Thursday, 8 December 2011

Paramore Advertisement Analysis


This advert is half a page in Kerrang! Magazine. The advert is a very simple black and white photograph of to angle ornaments on a wall. The text is very simple, using thin white lettering and also a calligraphy type font this could represent purity and innocence, which is shown in the angels. After some research the back of the album cover has a photograph of a wall in the lead singers house, with lots of frames, and the angels that feature in the advert are shown in the booklet inside the digipak and were a gift from someone, and they mean a lot to her. 
The advert doesn’t contain the band or any instruments, which shows the fame of the band. The angle also could be said to juxtapose the name of the single, which is ‘ignorance’. I think that the advert is only half a page as there is not that much to advertise, as it is only a single, and also there isn’t that much going on in the image, which means half a page is substantial enough. 

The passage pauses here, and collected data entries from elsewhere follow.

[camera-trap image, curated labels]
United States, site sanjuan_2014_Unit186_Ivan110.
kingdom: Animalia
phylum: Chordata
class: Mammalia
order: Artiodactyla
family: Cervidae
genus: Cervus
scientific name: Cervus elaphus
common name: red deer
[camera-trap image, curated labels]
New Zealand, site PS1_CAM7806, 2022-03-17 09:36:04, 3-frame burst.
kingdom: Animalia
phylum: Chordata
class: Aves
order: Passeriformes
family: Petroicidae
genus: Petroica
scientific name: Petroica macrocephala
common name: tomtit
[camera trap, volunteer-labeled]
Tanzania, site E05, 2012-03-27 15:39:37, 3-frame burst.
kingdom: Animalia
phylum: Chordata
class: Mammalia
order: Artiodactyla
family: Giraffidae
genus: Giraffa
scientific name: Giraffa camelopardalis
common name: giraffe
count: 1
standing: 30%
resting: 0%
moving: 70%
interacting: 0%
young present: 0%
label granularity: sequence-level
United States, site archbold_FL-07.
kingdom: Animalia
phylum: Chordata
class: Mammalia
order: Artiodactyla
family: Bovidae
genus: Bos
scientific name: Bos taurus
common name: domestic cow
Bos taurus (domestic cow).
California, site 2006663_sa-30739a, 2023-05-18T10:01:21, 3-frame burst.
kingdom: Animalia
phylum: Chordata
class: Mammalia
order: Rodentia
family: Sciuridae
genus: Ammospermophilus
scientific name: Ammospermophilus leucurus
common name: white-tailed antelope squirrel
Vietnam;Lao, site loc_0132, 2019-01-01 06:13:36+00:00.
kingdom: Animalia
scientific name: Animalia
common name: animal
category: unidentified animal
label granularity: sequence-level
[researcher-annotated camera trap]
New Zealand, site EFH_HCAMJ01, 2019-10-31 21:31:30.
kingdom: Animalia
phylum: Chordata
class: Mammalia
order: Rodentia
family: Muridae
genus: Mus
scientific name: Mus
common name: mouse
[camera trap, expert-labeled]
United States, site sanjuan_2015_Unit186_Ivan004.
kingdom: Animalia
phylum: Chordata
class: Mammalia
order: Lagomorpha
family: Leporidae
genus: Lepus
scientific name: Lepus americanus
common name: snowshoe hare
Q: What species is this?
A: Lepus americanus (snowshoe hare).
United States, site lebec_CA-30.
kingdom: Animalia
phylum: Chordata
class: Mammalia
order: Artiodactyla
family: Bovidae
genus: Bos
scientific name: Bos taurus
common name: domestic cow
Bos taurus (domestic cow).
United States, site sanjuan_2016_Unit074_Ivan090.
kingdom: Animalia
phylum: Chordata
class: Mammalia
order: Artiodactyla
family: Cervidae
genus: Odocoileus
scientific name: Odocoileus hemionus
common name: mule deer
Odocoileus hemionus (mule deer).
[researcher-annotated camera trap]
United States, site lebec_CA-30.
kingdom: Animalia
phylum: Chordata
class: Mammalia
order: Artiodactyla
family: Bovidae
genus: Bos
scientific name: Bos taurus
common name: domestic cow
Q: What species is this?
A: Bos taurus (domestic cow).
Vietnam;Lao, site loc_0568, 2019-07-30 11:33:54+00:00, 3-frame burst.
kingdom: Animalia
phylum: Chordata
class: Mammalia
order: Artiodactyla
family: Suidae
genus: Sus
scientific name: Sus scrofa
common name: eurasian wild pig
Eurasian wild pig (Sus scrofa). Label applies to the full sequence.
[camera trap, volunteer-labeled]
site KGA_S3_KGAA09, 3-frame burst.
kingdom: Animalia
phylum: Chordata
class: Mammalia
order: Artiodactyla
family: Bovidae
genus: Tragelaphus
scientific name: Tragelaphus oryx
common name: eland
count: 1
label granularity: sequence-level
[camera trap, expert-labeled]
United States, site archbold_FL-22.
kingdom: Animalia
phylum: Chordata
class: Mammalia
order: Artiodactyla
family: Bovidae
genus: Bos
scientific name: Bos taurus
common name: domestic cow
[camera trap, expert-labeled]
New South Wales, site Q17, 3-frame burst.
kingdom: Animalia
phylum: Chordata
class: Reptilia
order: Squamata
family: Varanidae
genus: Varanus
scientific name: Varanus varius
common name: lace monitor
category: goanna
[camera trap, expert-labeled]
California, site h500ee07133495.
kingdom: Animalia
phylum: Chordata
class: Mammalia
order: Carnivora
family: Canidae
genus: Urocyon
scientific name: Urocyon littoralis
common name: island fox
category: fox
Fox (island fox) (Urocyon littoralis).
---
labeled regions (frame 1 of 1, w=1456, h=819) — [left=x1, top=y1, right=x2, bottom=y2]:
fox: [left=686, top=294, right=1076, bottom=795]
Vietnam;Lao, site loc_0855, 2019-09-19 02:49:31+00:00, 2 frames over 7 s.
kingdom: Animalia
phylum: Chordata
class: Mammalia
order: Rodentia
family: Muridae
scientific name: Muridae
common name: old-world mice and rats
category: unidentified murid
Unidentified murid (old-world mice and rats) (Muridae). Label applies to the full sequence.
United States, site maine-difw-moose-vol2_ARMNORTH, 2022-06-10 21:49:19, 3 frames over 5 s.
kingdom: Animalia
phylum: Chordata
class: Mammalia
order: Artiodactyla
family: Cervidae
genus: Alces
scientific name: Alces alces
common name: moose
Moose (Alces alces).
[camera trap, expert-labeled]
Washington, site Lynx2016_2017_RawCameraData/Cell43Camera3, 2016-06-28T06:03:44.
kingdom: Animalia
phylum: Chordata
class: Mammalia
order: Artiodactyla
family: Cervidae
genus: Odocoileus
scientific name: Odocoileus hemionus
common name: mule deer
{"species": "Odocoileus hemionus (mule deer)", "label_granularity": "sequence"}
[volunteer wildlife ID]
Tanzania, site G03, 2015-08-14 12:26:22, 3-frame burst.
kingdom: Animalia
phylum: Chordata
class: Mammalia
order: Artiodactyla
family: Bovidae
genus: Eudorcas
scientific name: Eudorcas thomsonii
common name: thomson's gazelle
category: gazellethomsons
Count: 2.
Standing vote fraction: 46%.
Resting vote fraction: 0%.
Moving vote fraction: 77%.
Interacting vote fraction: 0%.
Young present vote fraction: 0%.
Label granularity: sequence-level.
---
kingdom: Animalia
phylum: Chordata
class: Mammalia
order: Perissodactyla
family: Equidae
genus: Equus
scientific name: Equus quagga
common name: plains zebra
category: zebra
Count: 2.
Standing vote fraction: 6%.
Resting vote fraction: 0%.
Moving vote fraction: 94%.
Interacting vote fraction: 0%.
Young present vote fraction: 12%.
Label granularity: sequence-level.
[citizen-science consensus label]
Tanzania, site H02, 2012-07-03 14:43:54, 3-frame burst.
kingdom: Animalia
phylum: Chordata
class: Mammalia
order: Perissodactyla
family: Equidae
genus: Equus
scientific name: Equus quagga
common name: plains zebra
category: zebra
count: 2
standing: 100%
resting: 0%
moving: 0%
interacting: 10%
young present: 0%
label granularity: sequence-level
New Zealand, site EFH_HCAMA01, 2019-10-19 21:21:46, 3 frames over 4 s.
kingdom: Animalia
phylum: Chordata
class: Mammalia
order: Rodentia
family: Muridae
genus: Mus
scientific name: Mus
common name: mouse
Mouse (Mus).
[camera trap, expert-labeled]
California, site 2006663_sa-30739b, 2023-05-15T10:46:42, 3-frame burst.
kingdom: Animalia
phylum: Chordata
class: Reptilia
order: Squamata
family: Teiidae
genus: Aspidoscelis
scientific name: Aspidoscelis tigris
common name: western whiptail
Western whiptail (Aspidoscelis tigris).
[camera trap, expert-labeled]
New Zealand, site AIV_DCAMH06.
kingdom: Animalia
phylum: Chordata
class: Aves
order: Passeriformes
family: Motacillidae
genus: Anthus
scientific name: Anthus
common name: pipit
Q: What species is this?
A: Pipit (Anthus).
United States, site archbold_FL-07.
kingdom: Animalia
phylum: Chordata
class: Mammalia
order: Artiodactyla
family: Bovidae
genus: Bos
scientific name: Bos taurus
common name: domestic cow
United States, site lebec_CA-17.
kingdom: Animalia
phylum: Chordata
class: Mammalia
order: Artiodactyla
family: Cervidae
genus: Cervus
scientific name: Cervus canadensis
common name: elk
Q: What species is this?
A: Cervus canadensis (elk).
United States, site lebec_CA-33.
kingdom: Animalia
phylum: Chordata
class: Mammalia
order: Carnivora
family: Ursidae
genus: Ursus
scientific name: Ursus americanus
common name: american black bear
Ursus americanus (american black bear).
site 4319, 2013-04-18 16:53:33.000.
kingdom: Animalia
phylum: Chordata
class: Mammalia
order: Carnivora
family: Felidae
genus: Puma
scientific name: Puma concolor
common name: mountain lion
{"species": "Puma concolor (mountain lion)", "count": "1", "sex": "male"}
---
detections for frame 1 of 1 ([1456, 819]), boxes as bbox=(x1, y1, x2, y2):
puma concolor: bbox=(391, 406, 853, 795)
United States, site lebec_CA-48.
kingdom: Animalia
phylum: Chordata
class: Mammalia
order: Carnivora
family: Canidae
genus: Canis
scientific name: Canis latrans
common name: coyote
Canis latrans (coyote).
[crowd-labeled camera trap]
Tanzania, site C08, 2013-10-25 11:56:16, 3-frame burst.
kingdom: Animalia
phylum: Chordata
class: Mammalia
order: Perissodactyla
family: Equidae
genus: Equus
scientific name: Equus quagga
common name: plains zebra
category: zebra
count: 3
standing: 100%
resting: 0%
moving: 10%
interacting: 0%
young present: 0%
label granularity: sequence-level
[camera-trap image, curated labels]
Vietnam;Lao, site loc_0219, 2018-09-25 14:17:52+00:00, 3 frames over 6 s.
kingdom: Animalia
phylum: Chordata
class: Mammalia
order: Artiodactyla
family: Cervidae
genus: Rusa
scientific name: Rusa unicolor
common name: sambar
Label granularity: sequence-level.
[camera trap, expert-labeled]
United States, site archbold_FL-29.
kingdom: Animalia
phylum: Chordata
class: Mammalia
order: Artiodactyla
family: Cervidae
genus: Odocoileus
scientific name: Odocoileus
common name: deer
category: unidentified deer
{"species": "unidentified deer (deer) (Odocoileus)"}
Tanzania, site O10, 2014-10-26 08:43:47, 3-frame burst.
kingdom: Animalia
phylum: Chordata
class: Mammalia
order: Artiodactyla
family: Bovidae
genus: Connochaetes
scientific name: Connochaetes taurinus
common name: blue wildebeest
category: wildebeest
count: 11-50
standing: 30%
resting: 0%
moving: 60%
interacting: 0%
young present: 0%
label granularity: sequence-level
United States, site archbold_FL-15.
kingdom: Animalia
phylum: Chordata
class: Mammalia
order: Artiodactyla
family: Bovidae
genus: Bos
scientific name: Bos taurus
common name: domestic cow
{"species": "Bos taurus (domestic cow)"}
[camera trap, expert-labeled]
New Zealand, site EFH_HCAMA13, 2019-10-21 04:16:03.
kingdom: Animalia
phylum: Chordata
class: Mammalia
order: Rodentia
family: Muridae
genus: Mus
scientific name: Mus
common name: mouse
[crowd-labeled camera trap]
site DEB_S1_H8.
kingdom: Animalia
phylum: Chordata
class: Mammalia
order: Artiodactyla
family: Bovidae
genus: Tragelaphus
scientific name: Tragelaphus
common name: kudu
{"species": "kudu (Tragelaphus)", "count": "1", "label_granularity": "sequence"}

The image is taken using natural light, which means there are no shadows, which continues to connote the innocence of the photograph. Included on the advert is the bands website, and a brief description of what you can find there, which is another way of getting more fans. As a whole the advert looks more like an advert for an emotional genre, although the band does slow and meaningful songs the overall genre is pop rock, and the advert doesn’t really convey this.
 The angels are very redundant and they are shown in the way that people would normally portray or expect angels to look; the entropic part is that they are sat in a wall, and they wouldn’t usually be there. The audience for this band and genre would be teenagers of both genders.